In “The Rejection of Closure”, celebrated prose poet Lyn Hejinian asserts that the nature of the world and of language compels the rejection of “closed forms” in poetry. She further posits that closure is a “fiction” contradicted by many things, most notably our experience of the world around us. To correct this flaw, she formulates a concept of literary “openness” which is “generative rather than directive.” True to her thesis, Hejinian leaves the reader with questions rather than concrete answers. Such questions include: Is she selling a flawed doctrine? Does Hejinian’s opus, My Life, live up to her doctrine? Does L=A=N=G=U=A=G=E poetry as a whole? What, if any, other answers are there?
Linguistic Openness versus Closure: What is Hejinian describing?
Hejinian first defines closure negatively as: “the coercive, epiphanic mode in some contemporary lyric poetry… with its smug pretension to universality and its tendency to cast the poet as the guardian to Truth.” She then describes it positively as the “ultimately stable, calm and calming (and fundamentally unepiphanic) vision of the world” such as can be found in “detective fiction.”
She goes on to be even more explicit: “a ‘closed text’ is one in which all the elements of the work are directed toward a single reading of it. Each element confirms that reading and delivers the text from any lurking ambiguity.” Conversely, in an “open” text, “all the elements of the work are maximally excited; here it is because ideas and things exceed (without deserting) argument.”

----------------

Carry on the essay on Hejinian's rejection of closure from the point where it stops. The items that come next have no connection to the essay on Hejinian's rejection of closure.

----------------

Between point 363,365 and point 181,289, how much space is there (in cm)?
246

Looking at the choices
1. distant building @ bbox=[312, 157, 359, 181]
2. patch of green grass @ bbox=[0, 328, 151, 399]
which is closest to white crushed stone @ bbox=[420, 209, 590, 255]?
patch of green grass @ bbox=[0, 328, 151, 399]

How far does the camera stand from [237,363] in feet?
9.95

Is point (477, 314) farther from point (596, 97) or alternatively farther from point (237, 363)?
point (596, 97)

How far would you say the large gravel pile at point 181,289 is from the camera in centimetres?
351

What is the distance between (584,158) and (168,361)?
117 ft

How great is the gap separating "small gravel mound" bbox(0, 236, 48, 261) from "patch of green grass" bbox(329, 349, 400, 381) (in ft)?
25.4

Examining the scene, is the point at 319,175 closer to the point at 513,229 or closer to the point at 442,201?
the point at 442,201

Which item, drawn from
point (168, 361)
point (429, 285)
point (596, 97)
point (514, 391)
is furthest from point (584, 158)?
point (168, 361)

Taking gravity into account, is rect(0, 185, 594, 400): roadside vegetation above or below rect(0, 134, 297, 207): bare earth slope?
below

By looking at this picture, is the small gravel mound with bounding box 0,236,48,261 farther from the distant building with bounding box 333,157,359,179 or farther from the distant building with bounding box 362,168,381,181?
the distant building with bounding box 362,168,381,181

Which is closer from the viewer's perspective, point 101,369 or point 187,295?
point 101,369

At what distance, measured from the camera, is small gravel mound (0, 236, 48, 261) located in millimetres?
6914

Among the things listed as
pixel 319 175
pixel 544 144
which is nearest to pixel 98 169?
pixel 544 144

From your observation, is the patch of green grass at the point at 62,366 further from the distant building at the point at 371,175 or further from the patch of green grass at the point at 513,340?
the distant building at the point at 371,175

----------------

§ **Answer for this exercise**:
Hejinian further defines an open text as one which “acknowledges the vastness of the world and is formally differentiating.” The open text is “open to the world and particularly to the reader. It invites participation, rejects the authority of the writer over the reader and thus…challenges authority as a principle and control as a motive.”
Openness is not, according the Hejinian, a lack a structure or form: “Indeed, the conjunction of form with radical openness may be what can best offer a version of the ‘paradise’ for which writing often yearns.” For Hejinian, “form is not a fixture but an activity.” She goes on to include a sample of her poem “Resistance.”
Patience is laid out on my papers. Its visuals are gainful and equably square. Two dozen jets take off into the night. Outdoors a car goes uphill in a genial low gear. The flow of thoughts—impossible! These are the defamiliarization techniques with which we are so familiar.
In this poem, she’s given up conventional line breaks and stanzas or lyric poetry, but used syntactic devices such as prepositional phrases and sentence construction to “prevent the work from disintegrating into its separate parts.” By her own admission, she’s attempting to convey a paragraph as a “single moment in the mind,” indeed for the “moment, for the writer, the poem is a mind.”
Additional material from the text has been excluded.